On 19 March, the Litigation Funding Agreements (Enforceability) Bill was introduced to Parliament, following on from the government's announcement on 4 March that it would introduce legislation to reverse the effect of the high profile decision in Paccar last July. In that case, as is well known, the Supreme Court held that litigation funding agreements that provide for the funder to receive a share of damages are Damages-Based Agreements (or DBAs) and are therefore unenforceable unless they comply with the restrictive regulatory regime that applies to such agreements.
The new Bill is very short. It amends s.58AA of the Courts and Legal Services Act, ie the legislation which defines a DBA and which the Supreme Court interpreted in Paccar.
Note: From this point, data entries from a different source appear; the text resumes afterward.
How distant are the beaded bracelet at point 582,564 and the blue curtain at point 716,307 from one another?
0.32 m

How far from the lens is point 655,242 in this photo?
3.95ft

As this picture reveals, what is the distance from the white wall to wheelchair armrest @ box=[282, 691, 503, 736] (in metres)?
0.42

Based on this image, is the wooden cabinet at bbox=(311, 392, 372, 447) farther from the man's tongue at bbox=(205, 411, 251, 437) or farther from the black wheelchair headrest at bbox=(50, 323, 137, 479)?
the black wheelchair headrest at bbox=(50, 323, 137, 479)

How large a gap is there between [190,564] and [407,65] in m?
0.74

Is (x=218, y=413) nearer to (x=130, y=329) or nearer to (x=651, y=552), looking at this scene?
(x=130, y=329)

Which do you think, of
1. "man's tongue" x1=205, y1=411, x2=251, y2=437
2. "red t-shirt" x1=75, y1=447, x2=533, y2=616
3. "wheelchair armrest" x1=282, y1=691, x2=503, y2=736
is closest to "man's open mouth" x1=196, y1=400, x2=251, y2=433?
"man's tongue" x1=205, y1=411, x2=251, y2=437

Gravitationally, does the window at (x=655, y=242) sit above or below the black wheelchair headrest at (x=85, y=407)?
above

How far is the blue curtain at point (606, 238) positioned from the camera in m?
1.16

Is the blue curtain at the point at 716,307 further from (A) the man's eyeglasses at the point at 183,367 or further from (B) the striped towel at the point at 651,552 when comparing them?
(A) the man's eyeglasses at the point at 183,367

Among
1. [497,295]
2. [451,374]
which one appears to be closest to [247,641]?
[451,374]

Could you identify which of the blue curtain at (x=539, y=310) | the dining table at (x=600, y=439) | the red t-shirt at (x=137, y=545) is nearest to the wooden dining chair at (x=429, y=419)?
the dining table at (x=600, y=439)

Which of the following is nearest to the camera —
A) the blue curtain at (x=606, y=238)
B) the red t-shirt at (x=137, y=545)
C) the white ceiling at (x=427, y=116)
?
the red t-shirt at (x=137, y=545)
The amendment provides that an agreement is not a DBA if and to the extent that it is a "litigation funding agreement", which is in turn defined (in effect) as an agreement where a funder funds a litigant's legal fees or the payment of an adverse costs order in return for some form of payment to the funder. The amendment is to have retrospective effect, so it would remove existing litigation funding agreements from the definition of a DBA – thus rendering academic the question of whether particular forms of funding agreement are or are not DBAs and therefore unenforceable, a point on which there are various appeals currently pending following decisions of the Competition Appeal Tribunal (see for example this blog post).
The wholesale reversal of Paccar also renders unnecessary the government's previous amendment to the Digital Markets, Competition and Consumers Bill aimed at mitigating the impact of Paccar in opt-out collective proceedings in the CAT, where DBAs are prohibited (see our blog post here). That legislation has now been further amended to omit the provision that had been added for that purpose.
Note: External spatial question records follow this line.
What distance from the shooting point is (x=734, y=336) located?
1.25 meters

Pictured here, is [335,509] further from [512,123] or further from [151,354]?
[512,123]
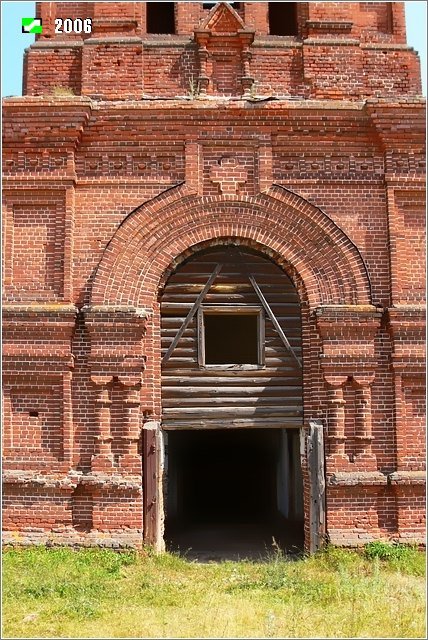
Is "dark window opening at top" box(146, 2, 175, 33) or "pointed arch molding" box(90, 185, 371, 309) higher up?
"dark window opening at top" box(146, 2, 175, 33)

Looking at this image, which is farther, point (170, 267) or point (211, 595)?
point (170, 267)

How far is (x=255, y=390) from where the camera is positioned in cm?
987

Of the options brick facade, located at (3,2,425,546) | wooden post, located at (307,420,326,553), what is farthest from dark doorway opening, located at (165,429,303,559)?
brick facade, located at (3,2,425,546)

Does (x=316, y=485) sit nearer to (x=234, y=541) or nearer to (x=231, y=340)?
(x=234, y=541)

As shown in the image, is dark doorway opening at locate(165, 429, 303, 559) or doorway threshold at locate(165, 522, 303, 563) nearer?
doorway threshold at locate(165, 522, 303, 563)

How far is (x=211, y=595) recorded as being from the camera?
8.07m

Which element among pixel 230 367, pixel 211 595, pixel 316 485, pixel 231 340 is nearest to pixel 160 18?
pixel 230 367

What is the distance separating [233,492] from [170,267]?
569 inches

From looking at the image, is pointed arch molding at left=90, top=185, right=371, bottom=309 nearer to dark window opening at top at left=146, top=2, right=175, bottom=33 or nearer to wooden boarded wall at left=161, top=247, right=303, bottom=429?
wooden boarded wall at left=161, top=247, right=303, bottom=429

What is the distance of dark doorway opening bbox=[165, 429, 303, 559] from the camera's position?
40.2 feet

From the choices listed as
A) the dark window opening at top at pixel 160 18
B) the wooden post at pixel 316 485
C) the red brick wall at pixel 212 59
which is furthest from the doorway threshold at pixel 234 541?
the dark window opening at top at pixel 160 18

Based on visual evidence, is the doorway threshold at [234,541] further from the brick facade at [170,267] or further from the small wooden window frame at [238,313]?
the small wooden window frame at [238,313]

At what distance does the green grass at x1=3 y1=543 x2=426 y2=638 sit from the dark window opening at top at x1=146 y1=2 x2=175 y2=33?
27.9 ft

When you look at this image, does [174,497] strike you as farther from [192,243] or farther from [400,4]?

The other aspect of the government's announcement on 4 March, which could ultimately represent the longer term fallout from the Paccar decision, was that it was considering options for a wider review of the litigation funding sector. It is now clear from the House of Lords debate on 11 March that the Justice Minister has written to the Civil Justice Council inviting it to undertake that review, which would aim "to ensure that claimants can get the best deal", and that the review will expressly consider the need for further regulation or safeguards.